Exercise directions:
Once the line holding "Haylage - Baling the Back Field" is found in the entries below, transcribe exactly every line up to and including the one holding "Bancos Orgánicos Similares", but leave out the pictures.

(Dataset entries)
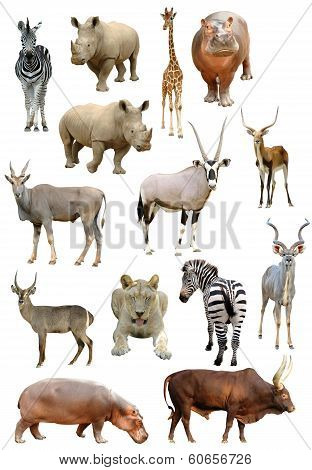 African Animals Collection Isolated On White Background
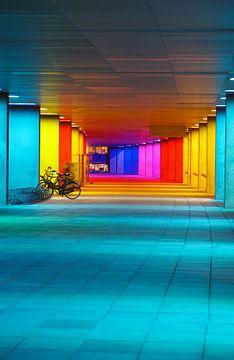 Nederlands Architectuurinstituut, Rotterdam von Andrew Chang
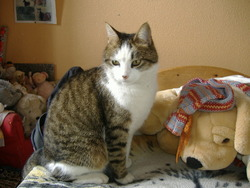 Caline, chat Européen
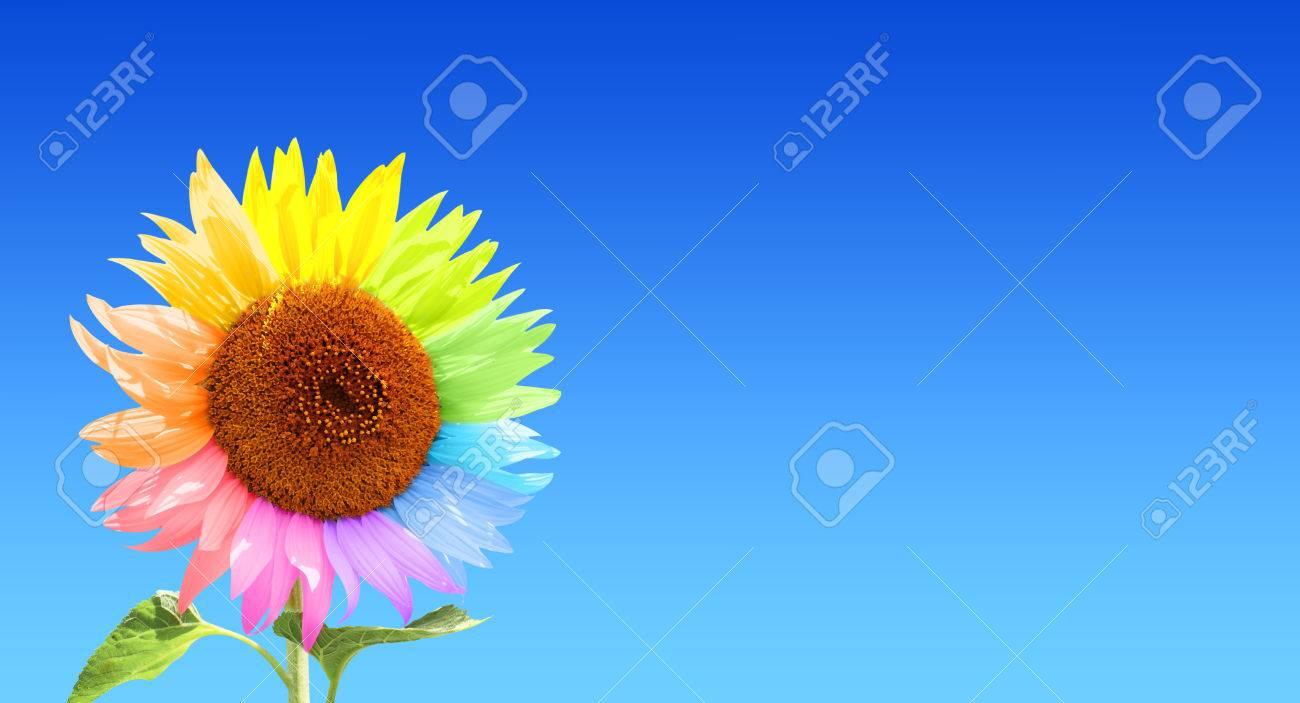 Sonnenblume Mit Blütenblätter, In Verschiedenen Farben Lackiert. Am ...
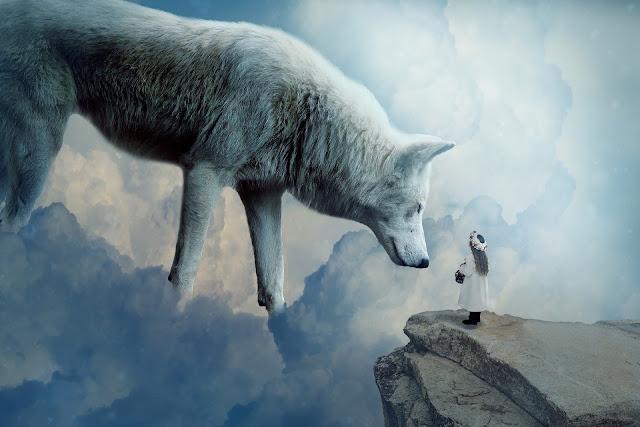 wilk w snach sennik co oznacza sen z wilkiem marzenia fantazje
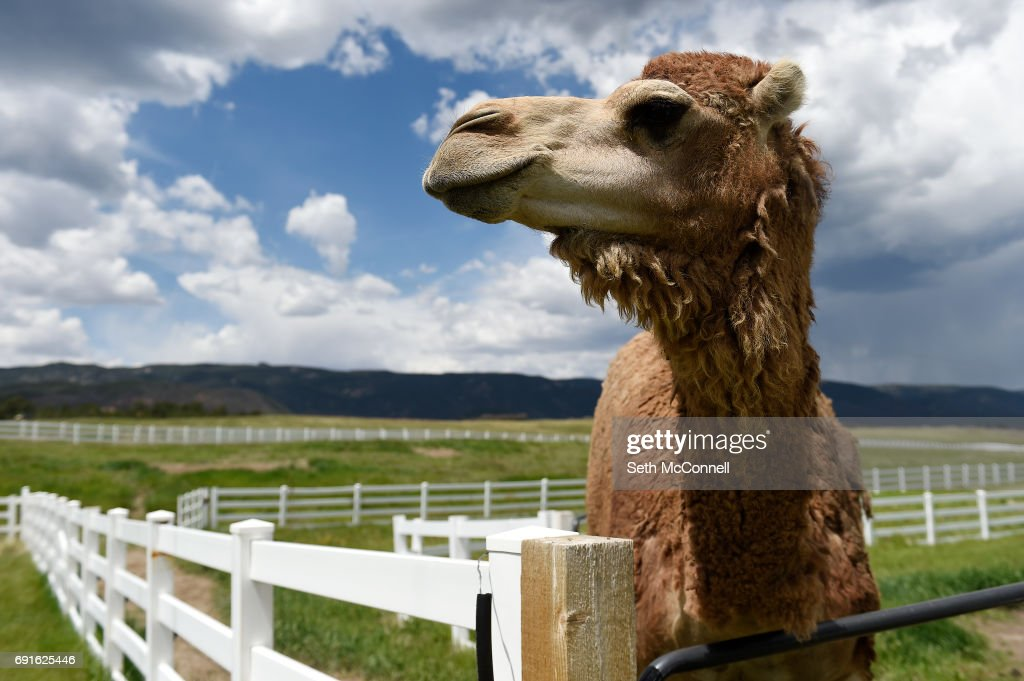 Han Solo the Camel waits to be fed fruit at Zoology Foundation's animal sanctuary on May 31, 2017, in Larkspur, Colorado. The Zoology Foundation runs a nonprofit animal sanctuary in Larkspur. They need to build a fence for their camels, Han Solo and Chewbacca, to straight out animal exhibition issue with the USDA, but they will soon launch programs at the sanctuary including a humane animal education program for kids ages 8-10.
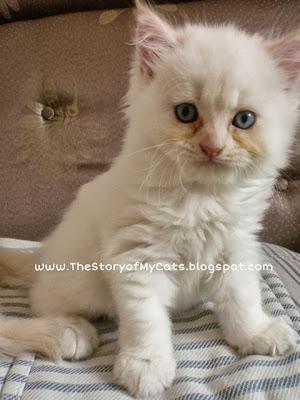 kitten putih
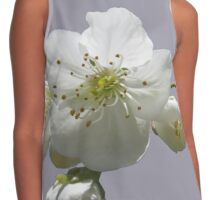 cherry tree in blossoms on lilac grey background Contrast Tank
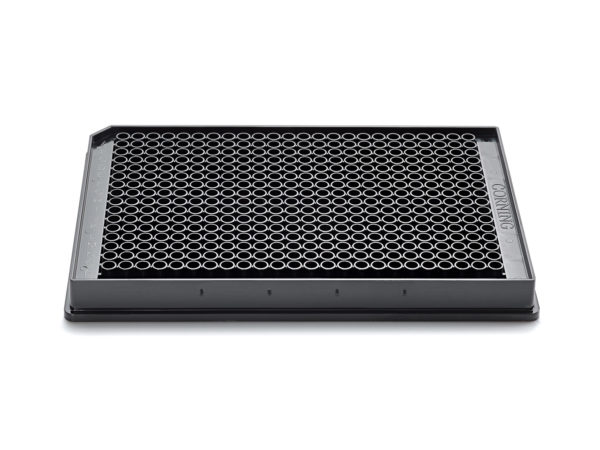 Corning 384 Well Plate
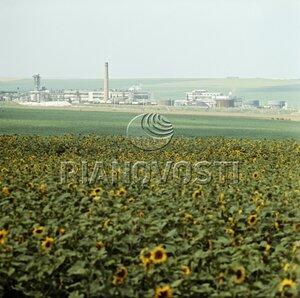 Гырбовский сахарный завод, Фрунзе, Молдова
* * *
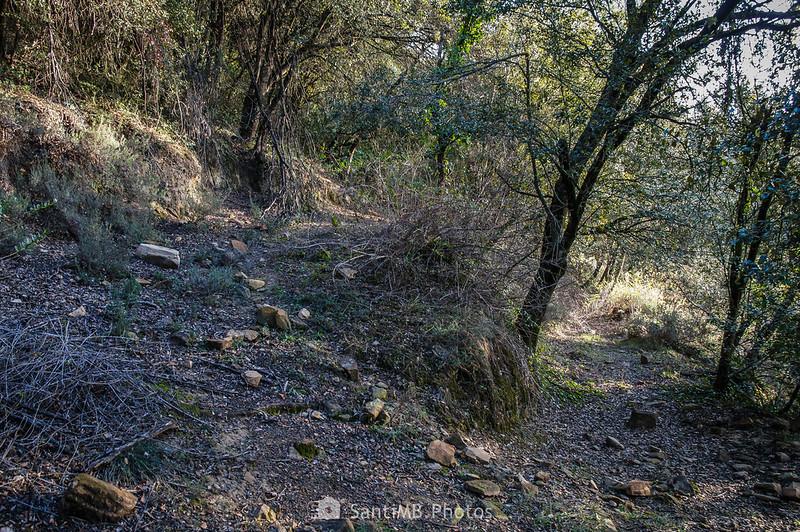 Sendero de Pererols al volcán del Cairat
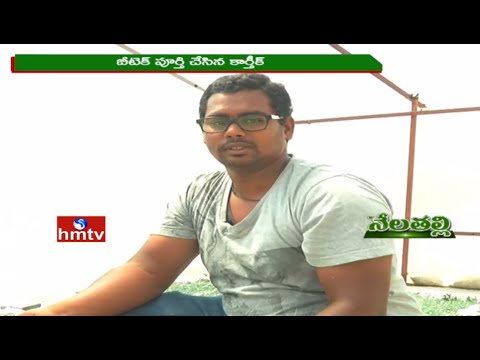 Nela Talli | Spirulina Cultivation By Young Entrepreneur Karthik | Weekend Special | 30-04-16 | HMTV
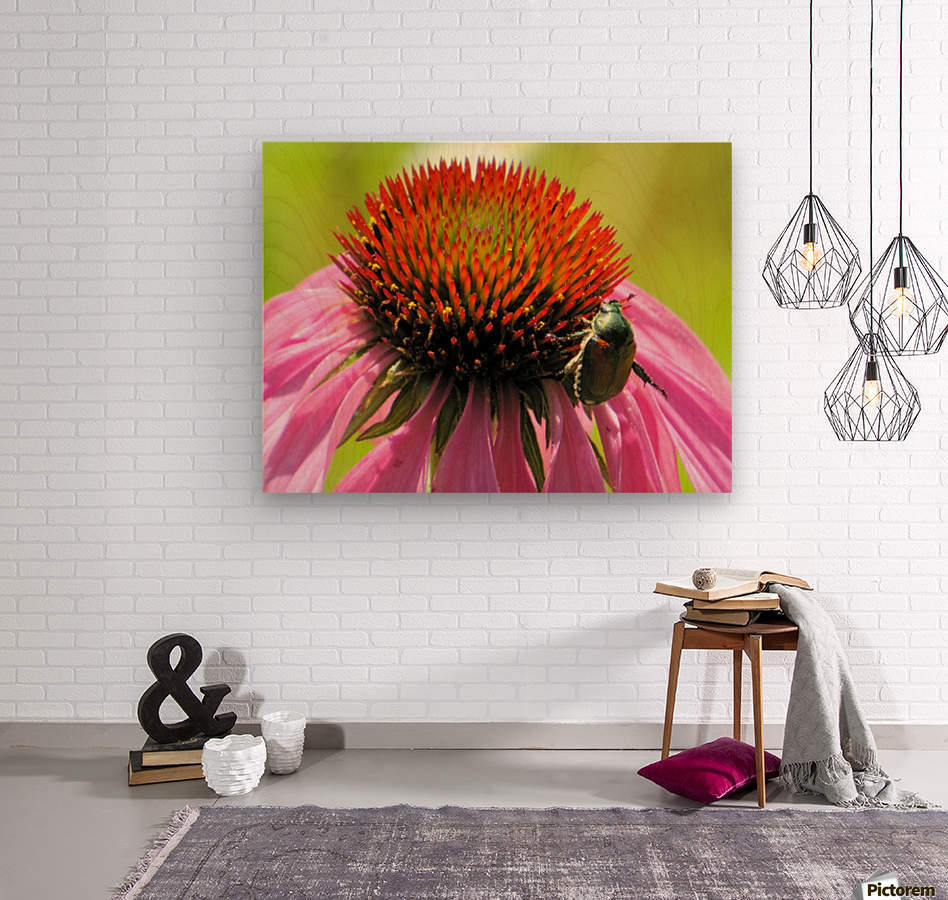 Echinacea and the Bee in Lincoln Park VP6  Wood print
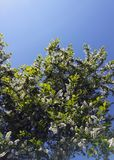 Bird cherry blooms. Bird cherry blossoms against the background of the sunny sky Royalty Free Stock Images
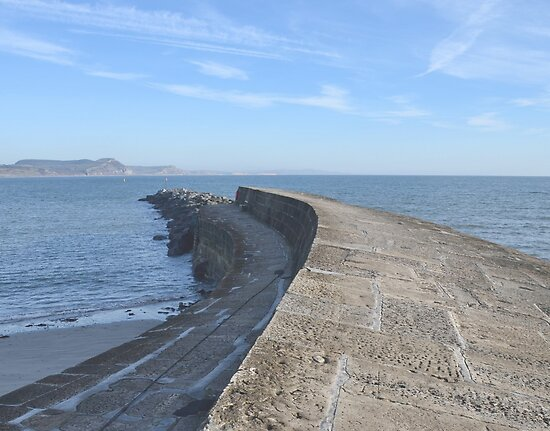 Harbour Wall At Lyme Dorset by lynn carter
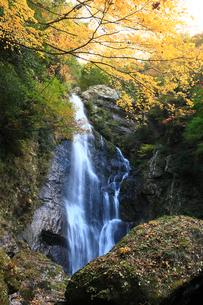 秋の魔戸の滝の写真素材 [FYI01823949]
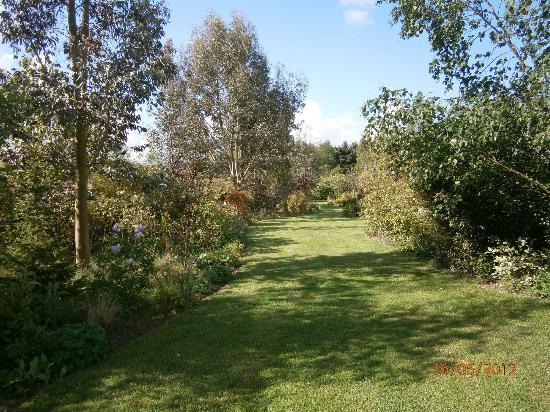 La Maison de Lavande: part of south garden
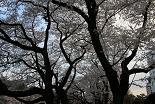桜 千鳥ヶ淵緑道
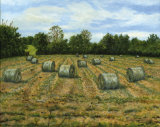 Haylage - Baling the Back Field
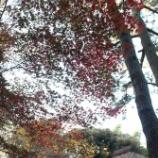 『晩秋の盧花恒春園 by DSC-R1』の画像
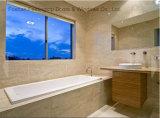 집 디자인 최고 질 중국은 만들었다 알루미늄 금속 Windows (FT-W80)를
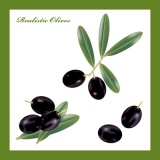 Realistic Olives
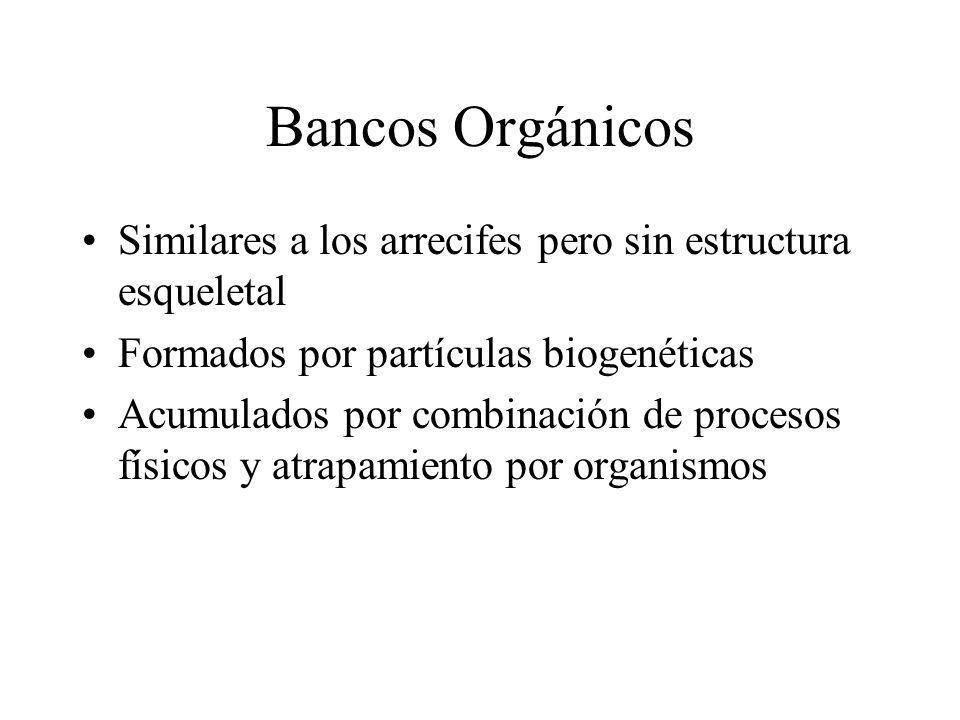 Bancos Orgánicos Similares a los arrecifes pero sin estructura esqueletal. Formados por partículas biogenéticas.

Response box:
 Haylage - Baling the Back Field
 『晩秋の盧花恒春園 by DSC-R1』の画像
 집 디자인 최고 질 중국은 만들었다 알루미늄 금속 Windows (FT-W80)를
 Realistic Olives
 Bancos Orgánicos Similares a los arrecifes pero sin estructura esqueletal. Formados por partículas biogenéticas.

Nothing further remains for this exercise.